Excerpt from a dataset
____________________

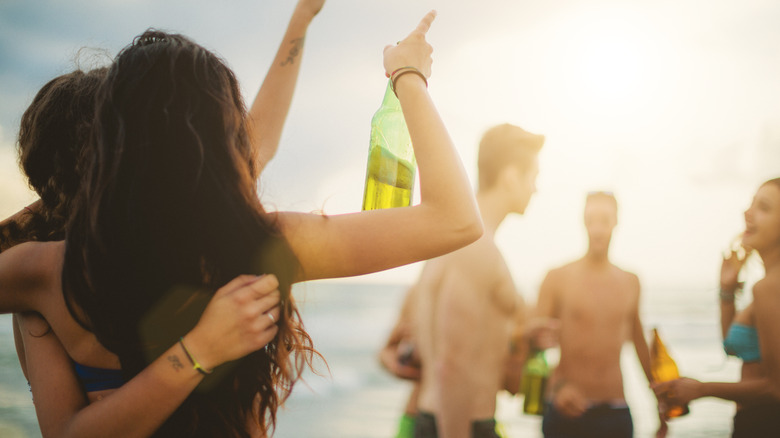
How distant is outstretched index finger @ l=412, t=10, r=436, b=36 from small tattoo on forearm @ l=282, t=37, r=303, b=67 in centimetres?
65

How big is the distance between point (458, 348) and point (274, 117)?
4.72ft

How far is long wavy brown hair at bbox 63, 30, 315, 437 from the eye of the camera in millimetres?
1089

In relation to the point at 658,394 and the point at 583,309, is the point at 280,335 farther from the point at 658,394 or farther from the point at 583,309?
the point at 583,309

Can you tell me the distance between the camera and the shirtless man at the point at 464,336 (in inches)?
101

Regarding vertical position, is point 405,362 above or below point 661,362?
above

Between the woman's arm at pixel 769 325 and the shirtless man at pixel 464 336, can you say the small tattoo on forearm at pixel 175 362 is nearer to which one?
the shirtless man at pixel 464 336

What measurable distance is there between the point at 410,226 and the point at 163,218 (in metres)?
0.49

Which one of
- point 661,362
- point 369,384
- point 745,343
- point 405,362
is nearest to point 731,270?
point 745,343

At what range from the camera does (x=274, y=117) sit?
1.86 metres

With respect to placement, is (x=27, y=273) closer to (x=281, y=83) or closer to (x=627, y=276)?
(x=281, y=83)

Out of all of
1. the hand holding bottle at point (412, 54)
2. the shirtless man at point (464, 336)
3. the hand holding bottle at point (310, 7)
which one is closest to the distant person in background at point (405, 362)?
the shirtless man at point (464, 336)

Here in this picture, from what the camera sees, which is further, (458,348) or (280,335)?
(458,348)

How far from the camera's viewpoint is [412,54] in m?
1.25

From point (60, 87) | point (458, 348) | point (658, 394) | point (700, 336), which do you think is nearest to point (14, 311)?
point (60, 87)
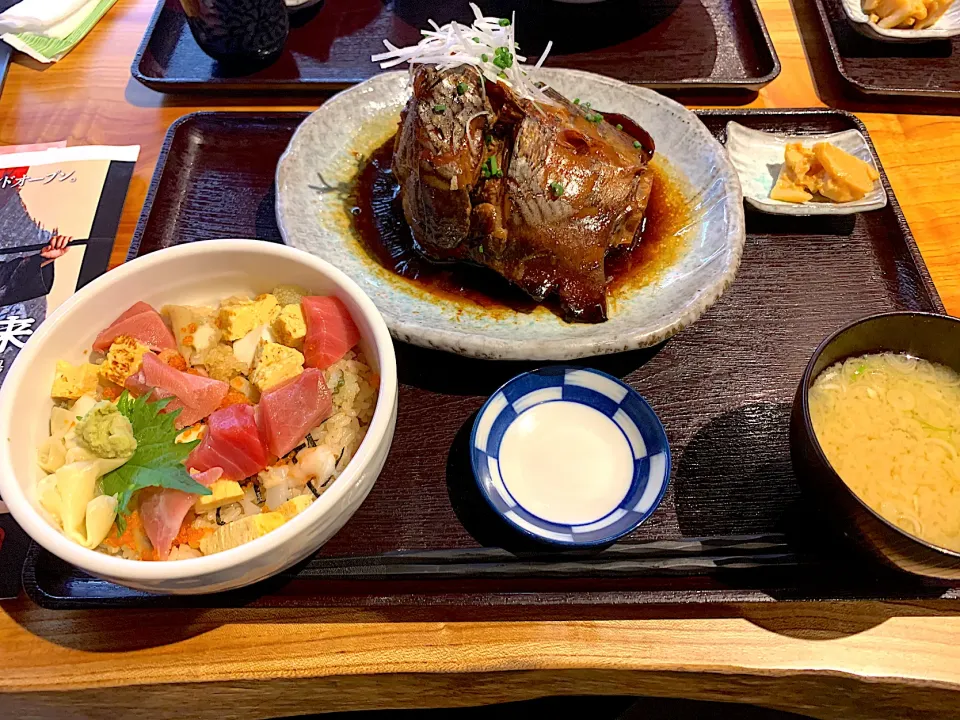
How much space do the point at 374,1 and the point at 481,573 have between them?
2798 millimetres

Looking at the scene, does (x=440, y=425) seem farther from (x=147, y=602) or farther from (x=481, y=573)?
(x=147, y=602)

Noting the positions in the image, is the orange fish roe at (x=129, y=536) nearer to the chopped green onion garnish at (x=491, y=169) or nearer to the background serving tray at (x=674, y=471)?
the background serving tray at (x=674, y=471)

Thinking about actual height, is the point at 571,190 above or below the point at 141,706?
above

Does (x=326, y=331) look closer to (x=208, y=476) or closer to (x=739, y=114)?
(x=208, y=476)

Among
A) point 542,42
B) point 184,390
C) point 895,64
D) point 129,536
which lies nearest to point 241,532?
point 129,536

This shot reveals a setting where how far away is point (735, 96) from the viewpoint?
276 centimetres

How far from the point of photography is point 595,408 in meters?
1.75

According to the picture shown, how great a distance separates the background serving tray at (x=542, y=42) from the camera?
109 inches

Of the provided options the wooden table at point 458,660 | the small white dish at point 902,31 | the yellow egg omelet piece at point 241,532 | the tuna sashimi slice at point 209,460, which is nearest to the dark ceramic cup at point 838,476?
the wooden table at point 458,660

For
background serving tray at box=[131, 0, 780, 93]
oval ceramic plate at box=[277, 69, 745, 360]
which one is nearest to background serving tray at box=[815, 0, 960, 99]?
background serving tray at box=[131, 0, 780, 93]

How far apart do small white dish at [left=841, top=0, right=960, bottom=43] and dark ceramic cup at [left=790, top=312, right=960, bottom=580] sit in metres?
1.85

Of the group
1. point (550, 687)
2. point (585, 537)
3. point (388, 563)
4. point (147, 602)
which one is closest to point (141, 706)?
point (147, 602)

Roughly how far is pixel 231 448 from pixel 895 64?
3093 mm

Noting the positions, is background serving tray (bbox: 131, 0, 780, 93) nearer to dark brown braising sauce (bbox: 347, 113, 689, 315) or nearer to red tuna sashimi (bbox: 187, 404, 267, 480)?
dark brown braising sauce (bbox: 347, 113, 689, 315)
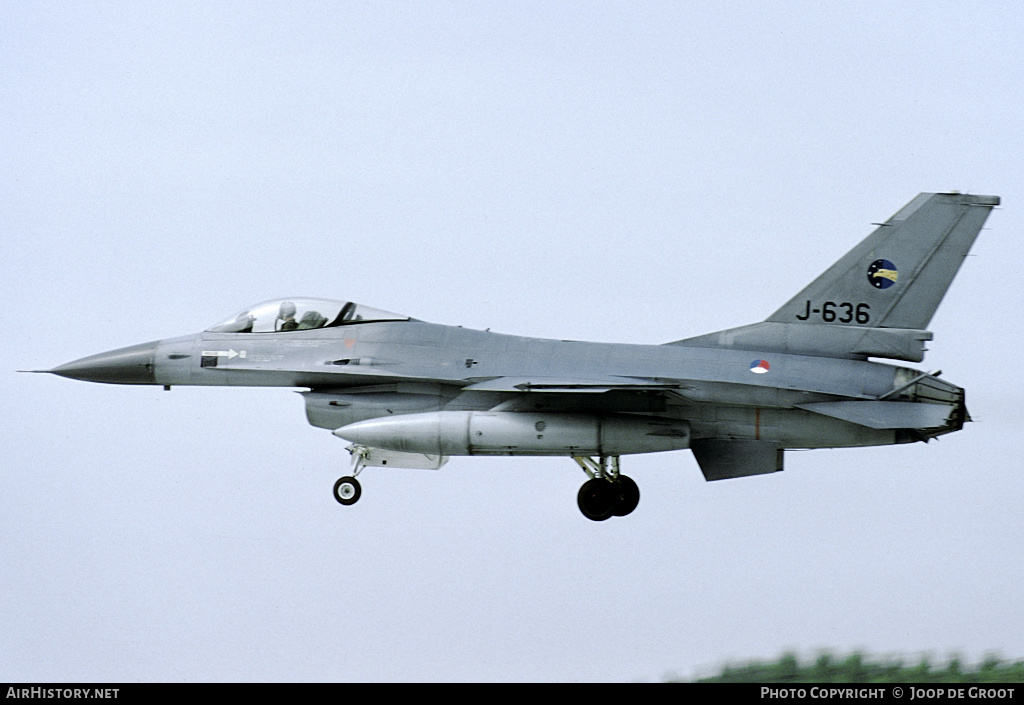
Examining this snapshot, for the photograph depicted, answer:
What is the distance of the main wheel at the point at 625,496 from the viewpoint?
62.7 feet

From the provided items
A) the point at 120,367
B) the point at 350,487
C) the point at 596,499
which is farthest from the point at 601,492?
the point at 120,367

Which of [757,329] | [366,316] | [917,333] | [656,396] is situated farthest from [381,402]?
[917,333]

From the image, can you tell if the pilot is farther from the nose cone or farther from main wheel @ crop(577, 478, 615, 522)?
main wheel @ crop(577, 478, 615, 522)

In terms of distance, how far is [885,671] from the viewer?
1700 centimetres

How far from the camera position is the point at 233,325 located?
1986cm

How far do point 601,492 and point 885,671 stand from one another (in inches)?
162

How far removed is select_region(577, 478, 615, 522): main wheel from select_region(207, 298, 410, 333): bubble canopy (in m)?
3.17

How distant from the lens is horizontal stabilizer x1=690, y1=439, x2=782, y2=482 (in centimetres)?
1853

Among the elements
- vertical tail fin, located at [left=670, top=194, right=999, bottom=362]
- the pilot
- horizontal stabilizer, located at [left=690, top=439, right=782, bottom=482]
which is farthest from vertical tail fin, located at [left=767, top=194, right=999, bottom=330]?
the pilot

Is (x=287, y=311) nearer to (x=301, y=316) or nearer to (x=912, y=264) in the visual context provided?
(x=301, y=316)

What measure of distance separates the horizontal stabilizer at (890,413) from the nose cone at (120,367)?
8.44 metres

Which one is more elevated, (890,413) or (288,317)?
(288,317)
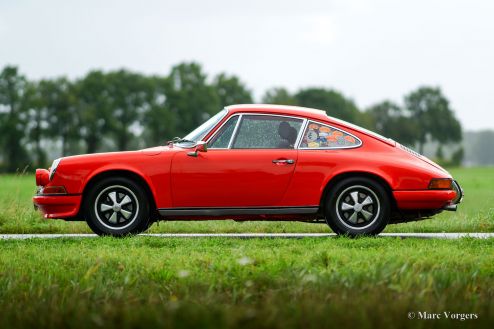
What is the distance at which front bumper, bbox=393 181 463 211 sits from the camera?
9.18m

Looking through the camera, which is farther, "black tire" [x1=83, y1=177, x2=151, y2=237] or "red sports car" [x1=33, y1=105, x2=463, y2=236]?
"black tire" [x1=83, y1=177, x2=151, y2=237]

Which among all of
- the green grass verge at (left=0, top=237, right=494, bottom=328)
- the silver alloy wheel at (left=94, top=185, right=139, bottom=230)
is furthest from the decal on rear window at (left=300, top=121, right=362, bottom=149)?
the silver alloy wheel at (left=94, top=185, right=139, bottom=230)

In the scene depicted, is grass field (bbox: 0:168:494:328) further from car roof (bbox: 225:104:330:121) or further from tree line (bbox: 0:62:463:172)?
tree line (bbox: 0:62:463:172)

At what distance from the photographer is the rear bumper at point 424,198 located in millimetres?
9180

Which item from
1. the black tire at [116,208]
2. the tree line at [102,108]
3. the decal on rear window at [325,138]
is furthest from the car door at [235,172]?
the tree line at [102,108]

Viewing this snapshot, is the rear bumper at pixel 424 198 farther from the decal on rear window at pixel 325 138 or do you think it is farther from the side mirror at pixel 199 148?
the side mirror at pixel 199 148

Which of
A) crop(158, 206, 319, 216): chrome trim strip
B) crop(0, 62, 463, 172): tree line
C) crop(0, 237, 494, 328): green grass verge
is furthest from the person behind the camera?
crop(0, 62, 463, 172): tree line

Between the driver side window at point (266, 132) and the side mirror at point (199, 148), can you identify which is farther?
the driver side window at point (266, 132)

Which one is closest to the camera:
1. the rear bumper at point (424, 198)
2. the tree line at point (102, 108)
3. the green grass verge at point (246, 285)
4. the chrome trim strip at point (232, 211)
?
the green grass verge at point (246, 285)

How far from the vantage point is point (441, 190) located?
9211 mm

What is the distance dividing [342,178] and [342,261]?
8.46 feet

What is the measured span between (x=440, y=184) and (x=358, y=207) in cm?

____________________

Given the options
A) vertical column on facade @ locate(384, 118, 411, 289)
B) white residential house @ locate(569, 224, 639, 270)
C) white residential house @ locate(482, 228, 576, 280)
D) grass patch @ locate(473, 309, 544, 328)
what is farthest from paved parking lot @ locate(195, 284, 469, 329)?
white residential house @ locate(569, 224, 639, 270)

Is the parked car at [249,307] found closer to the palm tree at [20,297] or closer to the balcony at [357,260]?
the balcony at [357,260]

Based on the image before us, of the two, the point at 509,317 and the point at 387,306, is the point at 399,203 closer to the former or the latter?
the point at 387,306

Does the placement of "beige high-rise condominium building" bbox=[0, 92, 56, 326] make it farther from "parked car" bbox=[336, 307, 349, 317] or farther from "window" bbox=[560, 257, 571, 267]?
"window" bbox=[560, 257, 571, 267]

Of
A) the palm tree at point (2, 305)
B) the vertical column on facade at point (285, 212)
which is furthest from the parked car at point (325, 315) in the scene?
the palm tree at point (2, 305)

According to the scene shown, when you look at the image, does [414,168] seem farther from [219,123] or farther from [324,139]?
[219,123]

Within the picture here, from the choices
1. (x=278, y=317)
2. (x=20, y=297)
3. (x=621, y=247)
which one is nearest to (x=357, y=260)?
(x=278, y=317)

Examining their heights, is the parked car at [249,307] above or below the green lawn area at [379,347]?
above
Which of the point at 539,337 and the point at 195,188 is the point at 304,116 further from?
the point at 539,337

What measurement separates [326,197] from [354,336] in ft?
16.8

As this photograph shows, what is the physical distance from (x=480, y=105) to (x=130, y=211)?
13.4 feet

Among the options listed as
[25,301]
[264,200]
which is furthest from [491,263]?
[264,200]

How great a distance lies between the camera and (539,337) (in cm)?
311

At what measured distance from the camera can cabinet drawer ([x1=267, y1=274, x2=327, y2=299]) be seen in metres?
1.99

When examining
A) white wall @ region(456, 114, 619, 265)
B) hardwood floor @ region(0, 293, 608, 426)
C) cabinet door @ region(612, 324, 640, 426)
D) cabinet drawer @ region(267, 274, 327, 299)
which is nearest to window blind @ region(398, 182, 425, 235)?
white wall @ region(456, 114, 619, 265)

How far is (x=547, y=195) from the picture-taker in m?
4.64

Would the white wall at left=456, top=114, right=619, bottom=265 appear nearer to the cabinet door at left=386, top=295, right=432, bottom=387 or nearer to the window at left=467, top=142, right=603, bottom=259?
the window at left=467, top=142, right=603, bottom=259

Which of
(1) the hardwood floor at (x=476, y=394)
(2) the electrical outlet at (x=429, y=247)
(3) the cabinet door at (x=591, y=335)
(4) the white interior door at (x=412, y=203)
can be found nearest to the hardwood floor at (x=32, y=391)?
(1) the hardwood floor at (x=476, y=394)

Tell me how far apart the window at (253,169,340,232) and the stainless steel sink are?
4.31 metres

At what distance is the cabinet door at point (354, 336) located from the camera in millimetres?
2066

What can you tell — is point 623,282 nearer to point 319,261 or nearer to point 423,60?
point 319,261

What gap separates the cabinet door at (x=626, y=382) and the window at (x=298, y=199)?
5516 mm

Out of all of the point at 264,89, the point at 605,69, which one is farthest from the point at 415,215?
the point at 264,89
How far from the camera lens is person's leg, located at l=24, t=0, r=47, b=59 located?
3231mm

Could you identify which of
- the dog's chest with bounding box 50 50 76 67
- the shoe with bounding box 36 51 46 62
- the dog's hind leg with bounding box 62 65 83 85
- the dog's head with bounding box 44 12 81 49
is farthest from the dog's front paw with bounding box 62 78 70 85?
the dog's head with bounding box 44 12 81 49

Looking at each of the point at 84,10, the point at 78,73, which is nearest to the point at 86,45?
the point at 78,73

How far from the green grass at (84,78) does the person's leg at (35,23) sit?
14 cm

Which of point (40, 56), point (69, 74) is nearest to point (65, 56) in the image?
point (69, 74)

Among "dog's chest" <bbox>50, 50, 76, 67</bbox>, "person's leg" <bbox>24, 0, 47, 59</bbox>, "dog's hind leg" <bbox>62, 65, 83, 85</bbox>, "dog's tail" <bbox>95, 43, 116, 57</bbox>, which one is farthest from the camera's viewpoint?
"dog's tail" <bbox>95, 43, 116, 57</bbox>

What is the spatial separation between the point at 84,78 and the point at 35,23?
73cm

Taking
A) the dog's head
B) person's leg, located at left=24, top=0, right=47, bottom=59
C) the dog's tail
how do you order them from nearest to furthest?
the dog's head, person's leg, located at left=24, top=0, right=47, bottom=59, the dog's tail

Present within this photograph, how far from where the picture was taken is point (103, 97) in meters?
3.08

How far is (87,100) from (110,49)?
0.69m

____________________

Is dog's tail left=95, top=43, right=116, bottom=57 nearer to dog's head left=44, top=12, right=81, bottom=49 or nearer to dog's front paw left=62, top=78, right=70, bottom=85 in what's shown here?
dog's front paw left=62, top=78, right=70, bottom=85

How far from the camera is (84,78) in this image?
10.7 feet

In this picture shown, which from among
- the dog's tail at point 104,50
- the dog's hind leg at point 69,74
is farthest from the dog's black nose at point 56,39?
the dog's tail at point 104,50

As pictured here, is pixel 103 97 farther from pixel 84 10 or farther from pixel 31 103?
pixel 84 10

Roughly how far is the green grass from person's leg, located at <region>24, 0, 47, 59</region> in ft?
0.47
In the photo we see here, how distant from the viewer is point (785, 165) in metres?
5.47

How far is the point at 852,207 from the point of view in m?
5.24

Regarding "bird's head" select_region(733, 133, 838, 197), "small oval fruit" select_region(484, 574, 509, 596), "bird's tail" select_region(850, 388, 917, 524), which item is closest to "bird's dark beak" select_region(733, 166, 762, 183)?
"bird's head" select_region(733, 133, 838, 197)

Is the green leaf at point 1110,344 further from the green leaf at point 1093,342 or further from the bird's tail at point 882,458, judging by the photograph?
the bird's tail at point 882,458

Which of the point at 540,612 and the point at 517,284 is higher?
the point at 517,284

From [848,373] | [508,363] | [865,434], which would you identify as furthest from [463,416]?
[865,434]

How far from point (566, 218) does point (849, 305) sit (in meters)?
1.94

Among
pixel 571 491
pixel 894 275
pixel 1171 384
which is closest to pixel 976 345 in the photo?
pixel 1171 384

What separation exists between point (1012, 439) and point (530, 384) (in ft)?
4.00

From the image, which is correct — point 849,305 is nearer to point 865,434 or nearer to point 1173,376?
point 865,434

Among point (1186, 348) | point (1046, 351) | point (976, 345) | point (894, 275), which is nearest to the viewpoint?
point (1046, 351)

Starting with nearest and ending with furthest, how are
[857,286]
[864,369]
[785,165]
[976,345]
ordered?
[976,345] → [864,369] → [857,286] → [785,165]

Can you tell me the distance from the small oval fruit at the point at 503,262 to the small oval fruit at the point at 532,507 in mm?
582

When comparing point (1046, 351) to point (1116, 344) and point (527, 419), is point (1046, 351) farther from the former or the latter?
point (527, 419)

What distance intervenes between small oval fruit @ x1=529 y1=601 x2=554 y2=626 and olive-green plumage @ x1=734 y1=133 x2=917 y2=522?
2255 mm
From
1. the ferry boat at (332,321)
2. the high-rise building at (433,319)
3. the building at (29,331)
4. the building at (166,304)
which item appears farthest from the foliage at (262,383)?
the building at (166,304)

____________________

> [TASK DESCRIPTION] Render the lines above as a numbered list, from the line with "What measurable distance" through the line with "276 centimetres", both included. Leave out blank lines and pictures.

> [FULL SOLUTION]
1. What measurable distance is there between the point at 410,226 and the point at 163,218 (in metres)?
2. 0.49
3. Which one of
4. - point 661,362
5. - point 369,384
6. - point 745,343
7. - point 405,362
8. is nearest to point 731,270?
9. point 745,343
10. At what range from the camera does (x=274, y=117) sit?
11. 1.86 metres
12. With respect to placement, is (x=27, y=273) closer to (x=281, y=83) or closer to (x=627, y=276)?
13. (x=281, y=83)
14. Out of all of
15. 1. the hand holding bottle at point (412, 54)
16. 2. the shirtless man at point (464, 336)
17. 3. the hand holding bottle at point (310, 7)
18. which one is closest to the distant person in background at point (405, 362)?
19. the shirtless man at point (464, 336)
20. Here in this picture, from what the camera sees, which is further, (458,348) or (280,335)?
21. (458,348)
22. How far from the camera's viewpoint is [412,54] in m?
23. 1.25
24. From point (60, 87) | point (458, 348) | point (658, 394) | point (700, 336), which do you think is nearest to point (14, 311)?
25. point (60, 87)
26. How much space do the point at 374,1 and the point at 481,573 have between them?
27. 2798 millimetres
28. Looking at the scene, does (x=440, y=425) seem farther from (x=147, y=602) or farther from (x=481, y=573)?
29. (x=147, y=602)
30. Noting the positions in the image, is the orange fish roe at (x=129, y=536) nearer to the chopped green onion garnish at (x=491, y=169) or nearer to the background serving tray at (x=674, y=471)?
31. the background serving tray at (x=674, y=471)
32. Thinking about actual height, is the point at 571,190 above or below the point at 141,706?
33. above
34. Does (x=326, y=331) look closer to (x=208, y=476) or closer to (x=739, y=114)?
35. (x=208, y=476)
36. Among
37. A) point 542,42
38. B) point 184,390
39. C) point 895,64
40. D) point 129,536
41. which lies nearest to point 241,532?
42. point 129,536
43. This shot reveals a setting where how far away is point (735, 96) from the viewpoint?
44. 276 centimetres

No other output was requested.